# ASSIGNMENT:
Go through the records and report each line in which the word "state" occurs.

Stored items:
• • • • •

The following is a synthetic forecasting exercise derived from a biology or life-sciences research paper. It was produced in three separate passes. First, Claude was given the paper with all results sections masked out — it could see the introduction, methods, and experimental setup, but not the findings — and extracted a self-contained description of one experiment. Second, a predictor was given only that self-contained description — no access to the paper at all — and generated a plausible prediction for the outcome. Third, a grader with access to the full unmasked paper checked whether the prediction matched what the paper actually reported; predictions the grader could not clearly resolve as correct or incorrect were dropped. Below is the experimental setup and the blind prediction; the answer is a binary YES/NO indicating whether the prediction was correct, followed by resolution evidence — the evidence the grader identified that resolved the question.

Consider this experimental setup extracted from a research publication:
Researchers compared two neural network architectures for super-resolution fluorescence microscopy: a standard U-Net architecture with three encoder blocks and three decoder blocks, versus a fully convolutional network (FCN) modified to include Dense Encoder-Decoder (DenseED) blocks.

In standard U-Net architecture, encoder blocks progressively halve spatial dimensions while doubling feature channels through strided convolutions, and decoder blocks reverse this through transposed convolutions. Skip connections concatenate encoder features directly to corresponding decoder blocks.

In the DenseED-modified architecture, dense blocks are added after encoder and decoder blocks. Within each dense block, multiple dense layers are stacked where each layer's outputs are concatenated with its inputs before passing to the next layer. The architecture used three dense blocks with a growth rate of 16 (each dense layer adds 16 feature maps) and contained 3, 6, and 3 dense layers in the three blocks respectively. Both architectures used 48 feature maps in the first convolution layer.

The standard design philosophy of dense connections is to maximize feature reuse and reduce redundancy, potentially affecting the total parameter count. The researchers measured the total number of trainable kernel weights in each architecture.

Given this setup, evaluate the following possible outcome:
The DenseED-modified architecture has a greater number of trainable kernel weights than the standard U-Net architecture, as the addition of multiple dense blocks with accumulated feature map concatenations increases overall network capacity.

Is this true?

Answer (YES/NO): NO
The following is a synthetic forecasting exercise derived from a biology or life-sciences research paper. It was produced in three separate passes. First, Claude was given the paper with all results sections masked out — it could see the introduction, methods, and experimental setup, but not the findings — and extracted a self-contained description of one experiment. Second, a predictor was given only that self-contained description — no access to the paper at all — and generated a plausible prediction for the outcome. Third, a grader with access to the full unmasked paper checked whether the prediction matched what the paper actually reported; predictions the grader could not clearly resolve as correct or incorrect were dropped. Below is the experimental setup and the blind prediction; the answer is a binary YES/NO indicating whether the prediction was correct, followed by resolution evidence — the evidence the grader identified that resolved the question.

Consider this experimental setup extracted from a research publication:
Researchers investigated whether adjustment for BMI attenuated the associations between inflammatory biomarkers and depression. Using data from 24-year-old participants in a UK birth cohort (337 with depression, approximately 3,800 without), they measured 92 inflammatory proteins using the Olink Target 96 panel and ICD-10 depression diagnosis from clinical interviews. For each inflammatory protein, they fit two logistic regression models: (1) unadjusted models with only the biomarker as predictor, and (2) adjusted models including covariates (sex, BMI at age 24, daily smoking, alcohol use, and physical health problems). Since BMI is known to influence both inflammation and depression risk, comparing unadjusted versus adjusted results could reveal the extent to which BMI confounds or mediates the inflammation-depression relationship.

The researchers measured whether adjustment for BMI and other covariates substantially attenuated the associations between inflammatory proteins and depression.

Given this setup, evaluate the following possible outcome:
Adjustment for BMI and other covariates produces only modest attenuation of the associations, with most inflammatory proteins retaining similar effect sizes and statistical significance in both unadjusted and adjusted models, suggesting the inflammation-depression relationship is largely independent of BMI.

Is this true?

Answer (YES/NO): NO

• • • • •

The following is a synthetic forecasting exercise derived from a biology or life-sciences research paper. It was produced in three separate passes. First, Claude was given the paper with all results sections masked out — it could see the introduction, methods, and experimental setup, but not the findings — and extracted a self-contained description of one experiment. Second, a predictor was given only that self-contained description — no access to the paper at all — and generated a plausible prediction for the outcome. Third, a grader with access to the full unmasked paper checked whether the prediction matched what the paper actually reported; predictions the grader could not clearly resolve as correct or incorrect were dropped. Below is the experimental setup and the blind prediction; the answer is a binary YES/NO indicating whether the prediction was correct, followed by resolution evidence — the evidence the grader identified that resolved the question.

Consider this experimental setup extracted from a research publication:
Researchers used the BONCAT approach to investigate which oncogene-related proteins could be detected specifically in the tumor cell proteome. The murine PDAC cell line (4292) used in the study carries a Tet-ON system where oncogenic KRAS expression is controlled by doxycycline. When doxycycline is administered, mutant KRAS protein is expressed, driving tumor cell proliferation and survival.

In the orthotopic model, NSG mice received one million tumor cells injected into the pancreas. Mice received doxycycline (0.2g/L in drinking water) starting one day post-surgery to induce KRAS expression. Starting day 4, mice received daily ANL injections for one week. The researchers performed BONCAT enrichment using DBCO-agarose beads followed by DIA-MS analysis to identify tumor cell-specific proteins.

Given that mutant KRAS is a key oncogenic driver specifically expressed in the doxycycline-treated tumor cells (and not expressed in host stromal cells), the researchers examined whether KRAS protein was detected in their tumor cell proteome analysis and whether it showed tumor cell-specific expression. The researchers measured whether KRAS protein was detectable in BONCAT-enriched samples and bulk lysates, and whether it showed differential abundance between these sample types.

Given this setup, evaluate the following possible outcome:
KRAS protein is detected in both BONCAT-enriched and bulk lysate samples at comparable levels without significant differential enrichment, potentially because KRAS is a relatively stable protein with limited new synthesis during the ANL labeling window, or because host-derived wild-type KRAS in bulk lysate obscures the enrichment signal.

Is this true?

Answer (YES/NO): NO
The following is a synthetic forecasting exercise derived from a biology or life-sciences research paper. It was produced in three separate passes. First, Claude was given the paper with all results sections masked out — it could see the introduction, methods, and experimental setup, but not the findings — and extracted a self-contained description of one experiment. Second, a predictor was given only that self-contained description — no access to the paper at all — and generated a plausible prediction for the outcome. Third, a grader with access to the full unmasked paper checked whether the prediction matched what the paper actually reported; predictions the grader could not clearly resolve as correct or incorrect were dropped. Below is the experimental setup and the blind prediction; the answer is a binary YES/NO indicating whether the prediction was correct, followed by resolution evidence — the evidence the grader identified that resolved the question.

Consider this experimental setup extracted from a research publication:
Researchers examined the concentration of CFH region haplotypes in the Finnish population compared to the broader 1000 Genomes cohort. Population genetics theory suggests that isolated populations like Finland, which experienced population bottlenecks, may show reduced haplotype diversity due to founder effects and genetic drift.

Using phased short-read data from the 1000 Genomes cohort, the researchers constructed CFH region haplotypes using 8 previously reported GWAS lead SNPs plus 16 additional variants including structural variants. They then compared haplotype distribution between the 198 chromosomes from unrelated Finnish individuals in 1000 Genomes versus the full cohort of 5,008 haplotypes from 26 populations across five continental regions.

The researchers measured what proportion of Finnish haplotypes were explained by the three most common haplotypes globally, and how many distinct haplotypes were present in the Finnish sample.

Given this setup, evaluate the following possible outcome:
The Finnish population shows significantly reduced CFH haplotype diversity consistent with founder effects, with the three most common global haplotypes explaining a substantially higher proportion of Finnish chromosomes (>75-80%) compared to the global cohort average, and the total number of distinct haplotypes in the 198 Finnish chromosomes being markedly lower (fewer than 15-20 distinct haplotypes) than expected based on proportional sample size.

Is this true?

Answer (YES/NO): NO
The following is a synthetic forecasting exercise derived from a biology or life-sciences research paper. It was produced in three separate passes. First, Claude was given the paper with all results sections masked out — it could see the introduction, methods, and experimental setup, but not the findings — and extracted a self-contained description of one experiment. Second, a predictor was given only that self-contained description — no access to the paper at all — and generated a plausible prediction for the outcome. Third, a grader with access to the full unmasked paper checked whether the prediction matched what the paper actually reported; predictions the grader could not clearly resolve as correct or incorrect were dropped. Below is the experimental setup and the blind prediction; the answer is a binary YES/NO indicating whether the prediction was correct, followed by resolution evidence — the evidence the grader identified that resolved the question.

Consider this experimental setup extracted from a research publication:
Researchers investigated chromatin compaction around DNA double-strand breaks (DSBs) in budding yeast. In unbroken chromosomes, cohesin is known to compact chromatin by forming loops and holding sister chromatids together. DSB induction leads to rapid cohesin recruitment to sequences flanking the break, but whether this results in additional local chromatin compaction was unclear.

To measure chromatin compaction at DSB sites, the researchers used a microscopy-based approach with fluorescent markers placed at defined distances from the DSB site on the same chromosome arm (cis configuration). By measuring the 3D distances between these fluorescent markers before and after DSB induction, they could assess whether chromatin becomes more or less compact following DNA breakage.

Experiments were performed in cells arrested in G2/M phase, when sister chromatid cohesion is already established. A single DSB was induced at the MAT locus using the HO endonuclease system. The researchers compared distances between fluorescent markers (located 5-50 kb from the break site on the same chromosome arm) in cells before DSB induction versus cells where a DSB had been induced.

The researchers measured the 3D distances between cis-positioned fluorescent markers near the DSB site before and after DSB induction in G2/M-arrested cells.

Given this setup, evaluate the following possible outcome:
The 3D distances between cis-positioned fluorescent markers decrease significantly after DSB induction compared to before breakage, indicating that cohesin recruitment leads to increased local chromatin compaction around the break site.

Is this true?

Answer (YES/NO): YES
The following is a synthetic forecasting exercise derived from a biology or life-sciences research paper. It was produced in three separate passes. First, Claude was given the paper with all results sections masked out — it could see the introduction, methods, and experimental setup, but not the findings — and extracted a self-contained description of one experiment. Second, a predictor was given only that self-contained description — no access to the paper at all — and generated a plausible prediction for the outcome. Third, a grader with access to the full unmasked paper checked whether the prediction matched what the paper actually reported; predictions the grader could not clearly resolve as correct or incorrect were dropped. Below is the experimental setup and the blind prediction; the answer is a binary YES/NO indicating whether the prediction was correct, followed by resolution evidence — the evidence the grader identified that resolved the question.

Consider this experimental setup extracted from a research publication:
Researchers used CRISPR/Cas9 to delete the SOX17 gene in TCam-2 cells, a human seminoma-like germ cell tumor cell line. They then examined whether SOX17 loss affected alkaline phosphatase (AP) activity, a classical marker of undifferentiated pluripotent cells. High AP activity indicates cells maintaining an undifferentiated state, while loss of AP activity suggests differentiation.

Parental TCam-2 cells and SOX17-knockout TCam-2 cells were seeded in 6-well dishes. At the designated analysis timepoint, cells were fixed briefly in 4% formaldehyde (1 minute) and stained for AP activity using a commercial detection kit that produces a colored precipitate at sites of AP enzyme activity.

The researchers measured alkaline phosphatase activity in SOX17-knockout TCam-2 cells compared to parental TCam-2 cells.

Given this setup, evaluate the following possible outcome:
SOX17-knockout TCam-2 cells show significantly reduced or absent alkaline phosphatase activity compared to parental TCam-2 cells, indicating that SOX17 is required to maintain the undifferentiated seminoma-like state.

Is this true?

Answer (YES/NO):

• • • • •

# FINISHED TASK:
Researchers used CRISPR/Cas9 to delete the SOX17 gene in TCam-2 cells, a human seminoma-like germ cell tumor cell line. They then examined whether SOX17 loss affected alkaline phosphatase (AP) activity, a classical marker of undifferentiated pluripotent cells. High AP activity indicates cells maintaining an undifferentiated state, while loss of AP activity suggests differentiation.
SOX17-knockout TCam-2 cells show significantly reduced or absent alkaline phosphatase activity compared to parental TCam-2 cells, indicating that SOX17 is required to maintain the undifferentiated seminoma-like state.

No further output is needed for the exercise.